Text segment:
One Society is the new kid on the block with a sense of where the block actually is. Food grounds this cafe in a place and connects it to places further afield

Brisket is the cut of beef from the lower chest of the animal. It’s full of connective tissue that needs to be cooked low and slow to tenderise it. Here it’s forked into threads finished with its own cooking juices stirred through it and the tiniest hint of spice. The yolk of a soft poached egg with a dash of chilli seasoning on top adds another depth of flavour to it all. And there’s organic spinach and kale cooked into a tasty tangle and topped with toasted cashews. Cherry tomatoes have been roasted and are presented on the plate still attached to the crispy remains of the vine on which they were grown. The only let down is some broccoli which has gone over to the watery side.

The “not so classic Irish breakfast” is not something you could eat every day unless your job involved the hewing of rock and carrying of hods. Good sausages are teamed with Rick Higgins smoked black pudding – another kind of idea so good you wonder why no one else thought of it first. There are two fried eggs and a puddle of “caramelized green apples” which is just apple sauce but still good. There are “homemade Mexican spiced beans” to round it all off and more of those roasted cherry tomatoes and mushrooms. All of it comes with springy Le Levain sourdough on the side, just to round it out with some classy carbs. My friend says it’s probably as good a breakfast as he’s ever had.

Dataset section:

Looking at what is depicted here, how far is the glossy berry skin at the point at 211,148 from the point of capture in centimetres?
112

Given instruction 1:
According to the cafe review, what is served with the sausages in the "not so classic Irish breakfast"?
Given instruction 2:
Sum up the cafe review in two sentences.

Correct result 1:
Rick Higgins smoked black pudding.

Correct result 2:
One Society is a new cafe whose food grounds it in its place, and its brisket is slow-cooked, forked into threads and served with a soft poached egg, spinach and kale with toasted cashews, and roasted cherry tomatoes on the vine, with only the watery broccoli letting it down. Its hearty "not so classic Irish breakfast" pairs good sausages with Rick Higgins smoked black pudding, fried eggs, caramelized apple, spiced beans, tomatoes, mushrooms and Le Levain sourdough, and the writer's friend calls it probably as good a breakfast as he's ever had.